Sie zog eine Mauer aus Missmut um sich hoch und versank in noch tieferem Schweigen. Und Kate, die ihre Launen immer verstand, drängte sie auch nicht zum Reden, und sie drängte auch nicht auf eine Entscheidung. Aber irgendwann musste sie sich äußern, das wusste Callie. Später am Tag hatten sie noch einen Termin, um Kates Angebot mit Callies zuständigem Sachbearbeiter zu besprechen.
Aber erst mussten sie noch einen Halt einlegen. Callie riss den Blick von der vorbeifliegenden Landschaft und schaute auf den offiziell aussehenden Umschlag, der zwischen ihnen lag. Darauf war der Stempel des Washington State Frauengefängnisses, und darin waren ihre Passierscheine, um Callies Mutter zu besuchen.
Callie rutschte auf ihrem Sitz hin und her. Sie wünschte sich, sie könnte den Papieren neben sich entkommen.
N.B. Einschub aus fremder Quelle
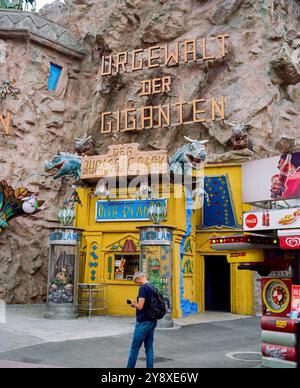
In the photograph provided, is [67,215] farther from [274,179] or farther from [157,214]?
[274,179]

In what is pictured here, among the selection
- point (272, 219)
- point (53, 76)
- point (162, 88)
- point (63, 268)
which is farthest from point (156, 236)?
point (53, 76)

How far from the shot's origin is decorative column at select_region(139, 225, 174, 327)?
15680mm

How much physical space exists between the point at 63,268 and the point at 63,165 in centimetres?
434

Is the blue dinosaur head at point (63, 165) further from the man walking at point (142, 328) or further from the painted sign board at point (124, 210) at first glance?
the man walking at point (142, 328)

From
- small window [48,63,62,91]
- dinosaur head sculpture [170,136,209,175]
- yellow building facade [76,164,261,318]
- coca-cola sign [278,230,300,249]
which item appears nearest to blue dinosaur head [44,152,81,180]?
yellow building facade [76,164,261,318]

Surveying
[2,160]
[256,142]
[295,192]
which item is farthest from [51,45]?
[295,192]

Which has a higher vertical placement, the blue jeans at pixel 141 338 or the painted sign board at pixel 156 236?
the painted sign board at pixel 156 236

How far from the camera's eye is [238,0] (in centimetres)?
2531

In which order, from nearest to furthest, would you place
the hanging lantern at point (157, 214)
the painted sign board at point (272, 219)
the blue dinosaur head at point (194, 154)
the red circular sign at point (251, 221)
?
the painted sign board at point (272, 219) < the red circular sign at point (251, 221) < the hanging lantern at point (157, 214) < the blue dinosaur head at point (194, 154)

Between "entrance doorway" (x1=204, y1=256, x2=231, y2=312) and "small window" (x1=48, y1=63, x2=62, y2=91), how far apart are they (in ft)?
44.3

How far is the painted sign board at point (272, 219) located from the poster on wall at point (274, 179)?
1.41 feet

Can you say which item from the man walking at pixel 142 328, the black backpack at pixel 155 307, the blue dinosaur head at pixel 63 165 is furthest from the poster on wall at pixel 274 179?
the blue dinosaur head at pixel 63 165

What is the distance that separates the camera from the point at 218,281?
2358 centimetres

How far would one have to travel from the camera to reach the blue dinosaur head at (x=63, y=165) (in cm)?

„Es tut mir leid“, bemerkte Kate, als ob sie ihre Gedanken gelesen hätte. „Ich weiß, dass es hart ist ...“
„Weißt du nicht“, widersprach Callie. „Wie solltest du auch? Du hast nette Eltern und eine tolle Familie. Ich habe die Bilder gesehen, Kate, und die Geschichten gehört. Du hattest eine perfekte Kindheit, also kannst du unmöglich auch nur ahnen, wie es ist.“
„Weißt du, was ich glaube?“, fragte Kate. „Ich glaube, der alte Spruch stimmt: Es ist niemals zu spät, um eine glückliche Kindheit zu haben.“
„Ja, klar.“ Callie studierte eingehend ihre pfingstrosen-rosa lackierten Fingernägel.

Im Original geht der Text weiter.